WHAT IS REQUIRED
Write out every line of the material below word for word, omitting the pictures.

___ DATA SHOWN ___

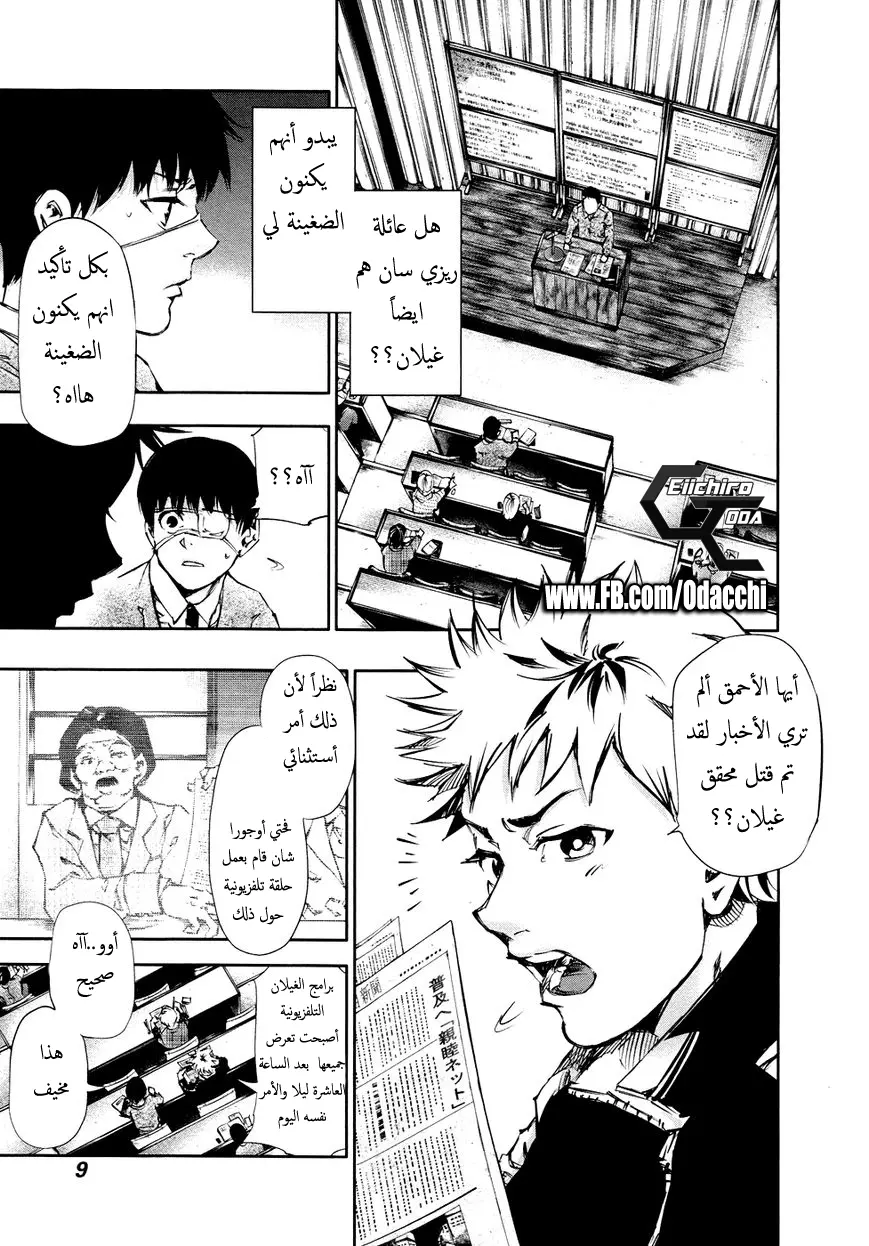 Read Tokyo Ghoul AR Manga Online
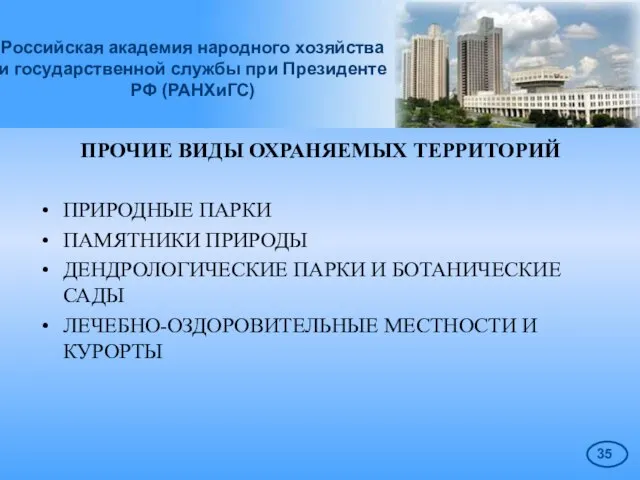 Российская академия народного хозяйства и государственной службы при Президенте РФ (РАНХиГС) ПРОЧИЕ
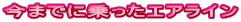 ܂łɏGAC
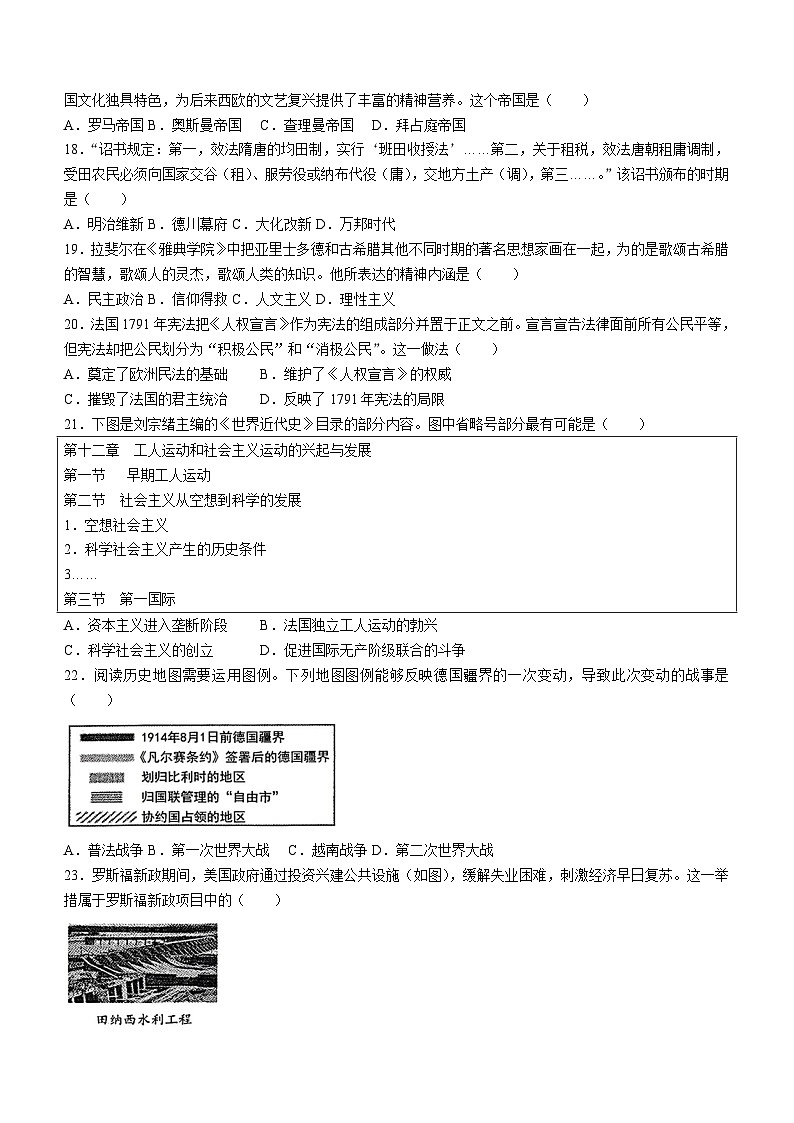 2024年江苏省镇江市丹徒区中考二模历史试题(无答案)03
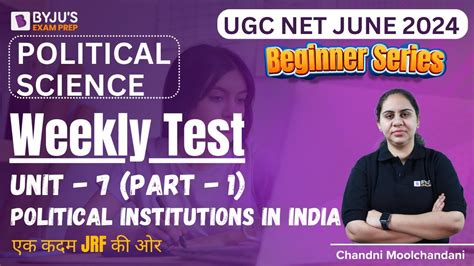 UGC NET JUNE 2024 Political Science Weekly Test Unit 7 Political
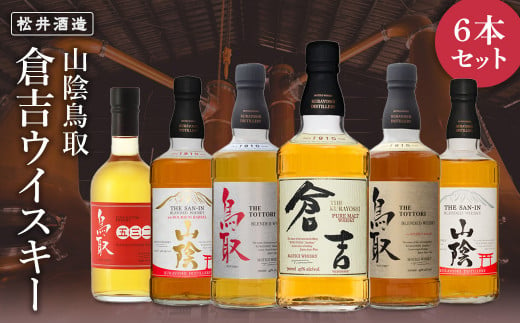 山陰鳥取倉吉ウイスキー 3本セット お酒 洋酒 ウイスキー ハイボール 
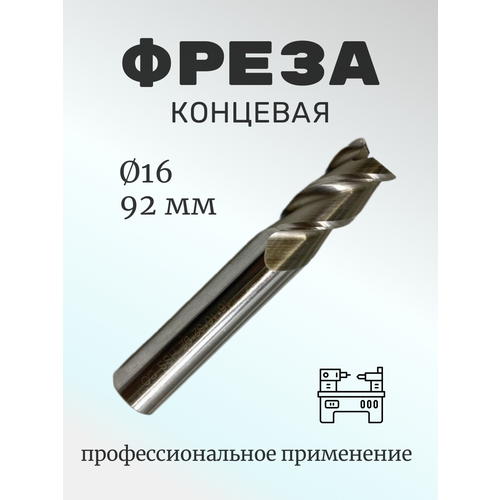 Концевая фреза по металлу ц/х 16х92х32, z3, HSS Co8 bap300r 40 22 4t 50 63 зажимная концевая фреза из режущей стали с чпу точная торцевая фреза apmt1135 фрезерная вставка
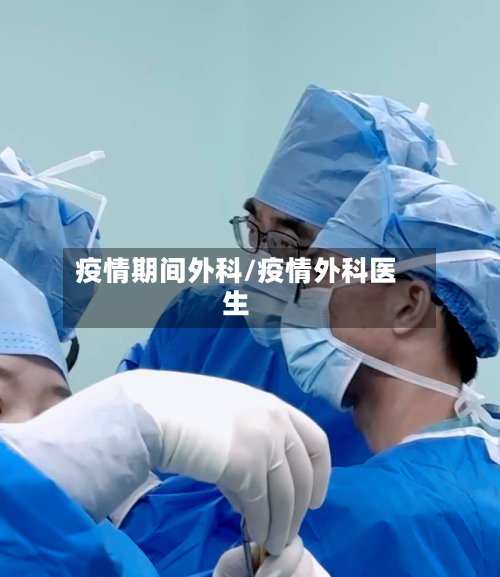 疫情期间外科/疫情外科医生-第3张图片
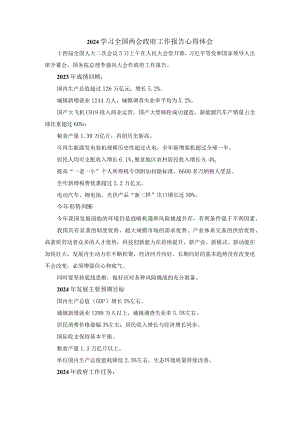 2024学习全国两会政府工作报告心得体会.docx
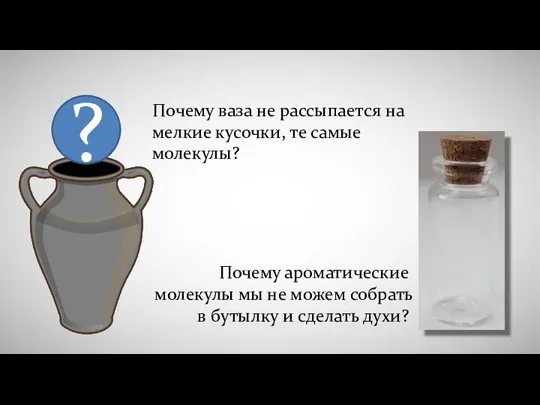 ? Почему ваза не рассыпается на мелкие кусочки, те самые молекулы? Почему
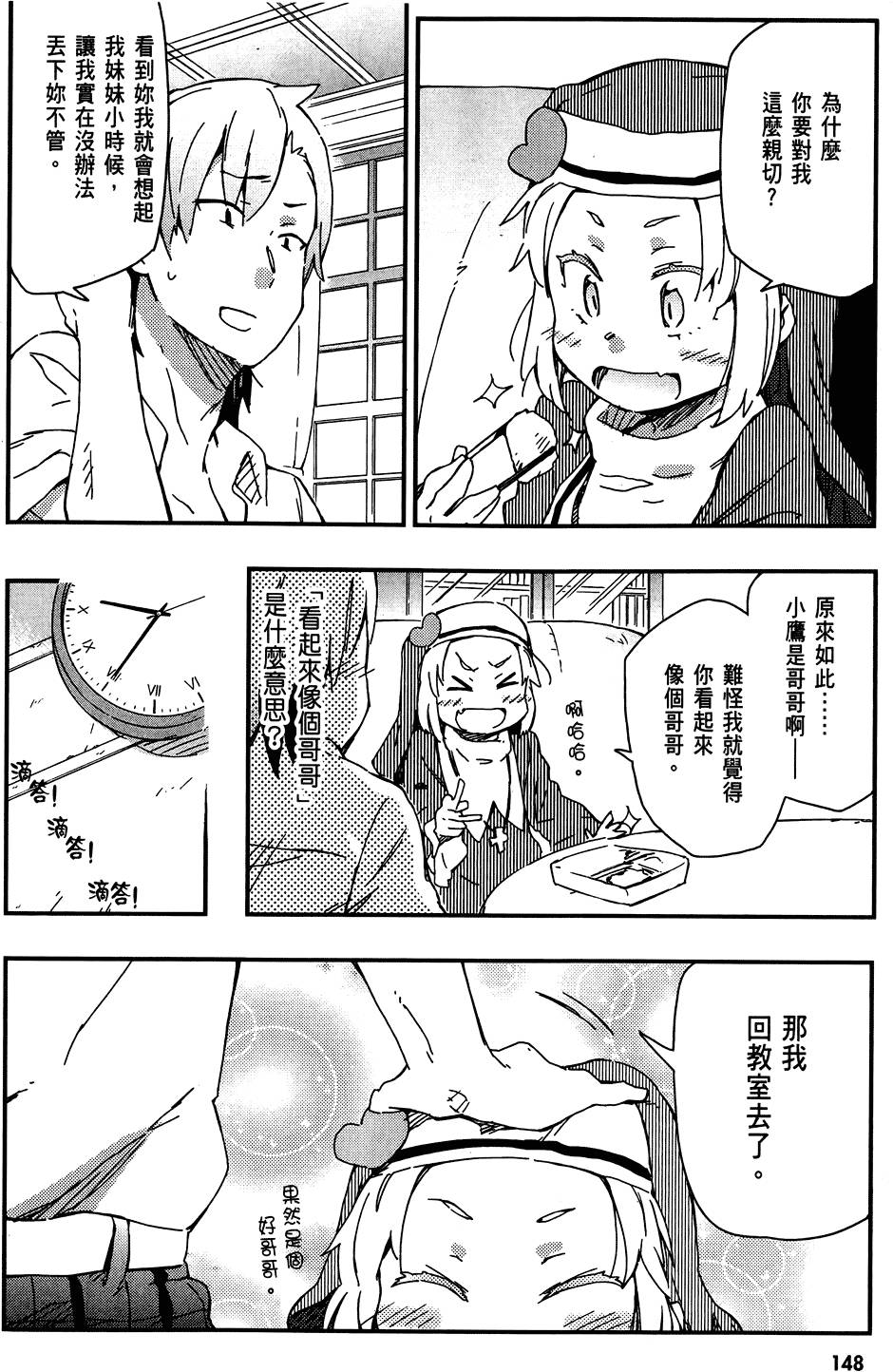 第149页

___

EXERCISE RESPONSE
 Read Tokyo Ghoul AR Manga Online
 Российская академия народного хозяйства и государственной службы при Президенте РФ (РАНХиГС) ПРОЧИЕ
 ܂łɏGAC
 2024年江苏省镇江市丹徒区中考二模历史试题(无答案)03
 UGC NET JUNE 2024 Political Science Weekly Test Unit 7 Political
 山陰鳥取倉吉ウイスキー 3本セット お酒 洋酒 ウイスキー ハイボール 
 Концевая фреза по металлу ц/х 16х92х32, z3, HSS Co8 bap300r 40 22 4t 50 63 зажимная концевая фреза из режущей стали с чпу точная торцевая фреза apmt1135 фрезерная вставка
 疫情期间外科/疫情外科医生-第3张图片
 2024学习全国两会政府工作报告心得体会.docx
 ? Почему ваза не рассыпается на мелкие кусочки, те самые молекулы? Почему
 第149页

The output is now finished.